Riverside also would feature 6-foot-8-inch center Khalea Turner, who was set to step into the center spot vacated by former Rebel superstar Ricardo Gathers.

But the Rebels were without Turner during the summer, giving Costanza a chance to run with the starters. At that time, he began to open Byrd’s eyes.

“We started playing him in the post on defense, something I’m not sure he was terribly excited with at the time … and he showed me some things we didn’t know he had. He’s a really tough kid, and he went out and sacrificed his body for the team.”

Byrd said that Costanza’s willingness to “do the dirty work others shied away from” defensively earned him plenty of respect. But offensively, Costanza also started flashing the kind of skill that could give Riverside a new dimension.

“He always had a pretty shot, but he didn’t have the confidence or the body language that you see from strong shooters in gametime situations,” said Byrd. “He didn’t have that mental part of it down. But he kept getting better and better and as the summer went on, it became clear that he was the missing piece. We were a different team with Cory at center, versus what we were with Khalea.”

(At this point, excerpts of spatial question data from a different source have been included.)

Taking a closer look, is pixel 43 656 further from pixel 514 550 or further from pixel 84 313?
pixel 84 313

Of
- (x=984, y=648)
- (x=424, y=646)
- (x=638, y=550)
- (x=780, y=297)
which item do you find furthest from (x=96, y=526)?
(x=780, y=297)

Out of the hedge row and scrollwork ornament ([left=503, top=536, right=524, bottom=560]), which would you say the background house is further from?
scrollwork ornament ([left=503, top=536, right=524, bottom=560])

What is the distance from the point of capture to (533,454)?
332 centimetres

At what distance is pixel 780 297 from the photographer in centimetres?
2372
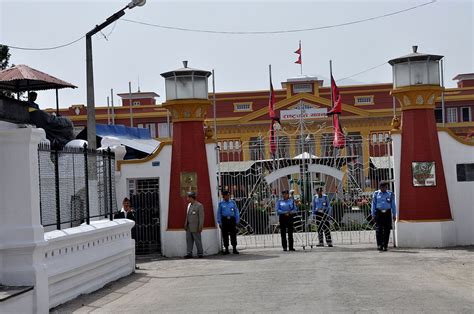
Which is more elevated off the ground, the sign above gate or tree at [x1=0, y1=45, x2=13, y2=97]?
tree at [x1=0, y1=45, x2=13, y2=97]

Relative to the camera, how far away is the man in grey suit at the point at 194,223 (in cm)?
1967

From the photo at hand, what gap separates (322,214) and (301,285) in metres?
7.68

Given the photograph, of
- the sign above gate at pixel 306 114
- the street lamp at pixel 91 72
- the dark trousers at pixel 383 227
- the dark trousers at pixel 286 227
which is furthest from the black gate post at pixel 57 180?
the sign above gate at pixel 306 114

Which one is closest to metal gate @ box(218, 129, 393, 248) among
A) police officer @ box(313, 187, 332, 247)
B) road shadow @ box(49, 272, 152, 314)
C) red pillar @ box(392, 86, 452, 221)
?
police officer @ box(313, 187, 332, 247)

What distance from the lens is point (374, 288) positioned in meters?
12.5

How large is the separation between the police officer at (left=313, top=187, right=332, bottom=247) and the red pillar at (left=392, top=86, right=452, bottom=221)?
1.86 meters

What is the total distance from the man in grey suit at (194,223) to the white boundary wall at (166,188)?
0.49m

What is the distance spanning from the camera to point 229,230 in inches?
792

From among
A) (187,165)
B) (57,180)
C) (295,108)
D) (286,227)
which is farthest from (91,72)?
(295,108)

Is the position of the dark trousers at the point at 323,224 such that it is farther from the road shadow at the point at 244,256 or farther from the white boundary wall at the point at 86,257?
the white boundary wall at the point at 86,257

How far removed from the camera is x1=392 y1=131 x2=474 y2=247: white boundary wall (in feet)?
64.8

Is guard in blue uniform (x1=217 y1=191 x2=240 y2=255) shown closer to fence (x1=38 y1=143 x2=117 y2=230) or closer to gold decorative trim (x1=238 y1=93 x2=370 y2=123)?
fence (x1=38 y1=143 x2=117 y2=230)

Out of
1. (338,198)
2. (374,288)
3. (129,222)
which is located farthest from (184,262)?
(374,288)

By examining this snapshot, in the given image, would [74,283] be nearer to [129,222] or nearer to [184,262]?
[129,222]
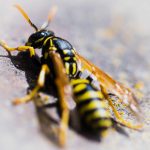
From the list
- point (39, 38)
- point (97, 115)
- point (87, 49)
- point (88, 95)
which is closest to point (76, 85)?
point (88, 95)

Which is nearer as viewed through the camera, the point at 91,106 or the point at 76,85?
the point at 91,106

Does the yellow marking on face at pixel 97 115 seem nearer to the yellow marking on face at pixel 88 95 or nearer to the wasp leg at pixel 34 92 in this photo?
the yellow marking on face at pixel 88 95

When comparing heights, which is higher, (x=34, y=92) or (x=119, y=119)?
(x=34, y=92)

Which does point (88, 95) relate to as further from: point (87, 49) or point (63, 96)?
point (87, 49)

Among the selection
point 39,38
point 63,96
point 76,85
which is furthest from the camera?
point 39,38

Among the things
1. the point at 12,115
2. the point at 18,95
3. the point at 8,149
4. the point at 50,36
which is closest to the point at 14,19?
the point at 50,36

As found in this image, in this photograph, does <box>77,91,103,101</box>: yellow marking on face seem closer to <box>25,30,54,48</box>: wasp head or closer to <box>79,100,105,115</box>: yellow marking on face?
<box>79,100,105,115</box>: yellow marking on face

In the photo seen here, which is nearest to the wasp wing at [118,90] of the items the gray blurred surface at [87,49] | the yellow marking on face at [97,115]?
the gray blurred surface at [87,49]

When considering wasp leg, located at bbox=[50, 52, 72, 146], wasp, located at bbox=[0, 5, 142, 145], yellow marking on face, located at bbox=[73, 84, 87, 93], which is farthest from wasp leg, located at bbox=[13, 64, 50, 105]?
yellow marking on face, located at bbox=[73, 84, 87, 93]
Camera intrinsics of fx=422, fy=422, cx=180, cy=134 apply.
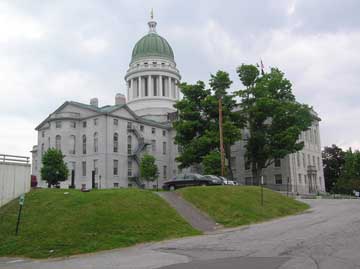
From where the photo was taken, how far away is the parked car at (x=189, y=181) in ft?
113

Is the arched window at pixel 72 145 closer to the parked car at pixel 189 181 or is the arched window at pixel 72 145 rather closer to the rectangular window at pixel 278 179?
the rectangular window at pixel 278 179

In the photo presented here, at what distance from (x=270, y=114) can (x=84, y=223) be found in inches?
1410

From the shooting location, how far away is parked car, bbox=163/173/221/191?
34.4m

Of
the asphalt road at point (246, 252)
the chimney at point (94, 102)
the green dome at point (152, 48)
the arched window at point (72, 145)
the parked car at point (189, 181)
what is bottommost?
the asphalt road at point (246, 252)

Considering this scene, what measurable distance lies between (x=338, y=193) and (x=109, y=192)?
4498 cm

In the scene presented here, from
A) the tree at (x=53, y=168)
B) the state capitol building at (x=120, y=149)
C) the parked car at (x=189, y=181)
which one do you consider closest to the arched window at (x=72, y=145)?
the state capitol building at (x=120, y=149)

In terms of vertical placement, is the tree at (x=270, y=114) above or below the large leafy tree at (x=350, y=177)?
above

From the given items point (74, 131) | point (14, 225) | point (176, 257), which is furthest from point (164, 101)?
point (176, 257)

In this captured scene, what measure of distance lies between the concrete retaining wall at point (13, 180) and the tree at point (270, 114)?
31.2m

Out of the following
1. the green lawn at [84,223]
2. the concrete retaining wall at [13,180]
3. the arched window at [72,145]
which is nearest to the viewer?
the green lawn at [84,223]

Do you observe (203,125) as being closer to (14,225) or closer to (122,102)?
(122,102)

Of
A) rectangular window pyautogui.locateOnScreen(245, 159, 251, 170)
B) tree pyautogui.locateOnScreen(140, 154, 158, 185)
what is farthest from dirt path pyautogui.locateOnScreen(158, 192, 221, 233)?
tree pyautogui.locateOnScreen(140, 154, 158, 185)

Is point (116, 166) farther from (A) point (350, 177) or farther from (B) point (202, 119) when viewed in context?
(A) point (350, 177)

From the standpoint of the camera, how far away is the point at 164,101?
265 feet
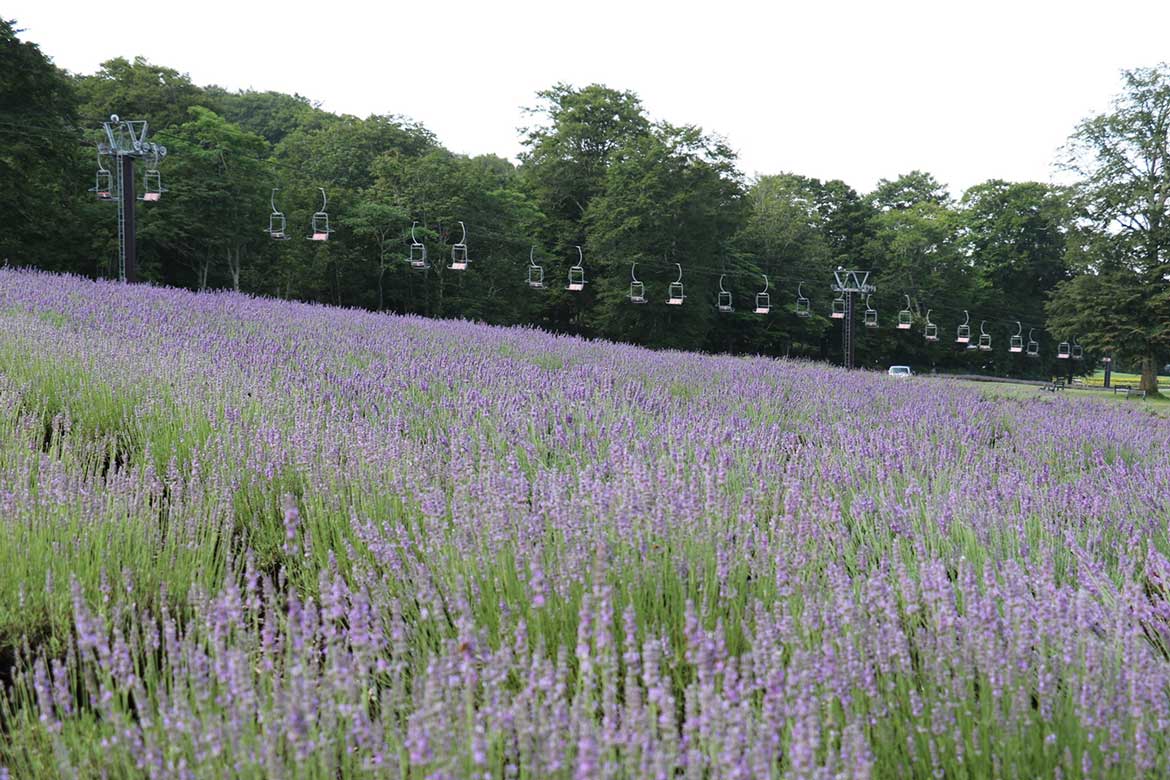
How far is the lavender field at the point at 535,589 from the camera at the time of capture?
4.00 feet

That “different” team became Riverside’s normal group when Turner transferred to John Curtis in December.

But for Costanza, things were more of a struggle than he’d have liked early on. A back injury – a stress fracture –  he suffered as a sophomore flared up again prior to the season, putting it in jeopardy. He was cleared to play, but with limitations.

“He couldn’t do any lower body lifts in weight lifting or certain jumps in game,” said Byrd.

But after a few weeks, Costanza had no flare ups. His legs returned and his confidence soared to new heights – as did his game.

“Cory shot over 50-percent over the last month of the season,” said Byrd. “When a guy is shooting like that, you need to get him as many shots as possible. And our kids did that. They wanted to get the ball to him.”

He exploded in the final stretch of his prep career. He sank six 3-pointers in a district tiebreaker against Curtis to conclude the regular season. At the Top 28 tournament, he hit his 3’s at a robust 62 percent clip, nailing 8 of 13 from downtown.

“I have a great team around me,” said Costanza. “These guys find me when I’m open and get me great looks.”

Byrd said that off the court, Costanza was a natural leader.

“Our kids really loved him because he showed his love toward them. He’d text guys and ask how they’re doing. He always showed support of our young guys. He didn’t lead by yelling or getting in your face … He led more like a big brother than a father,” Byrd said.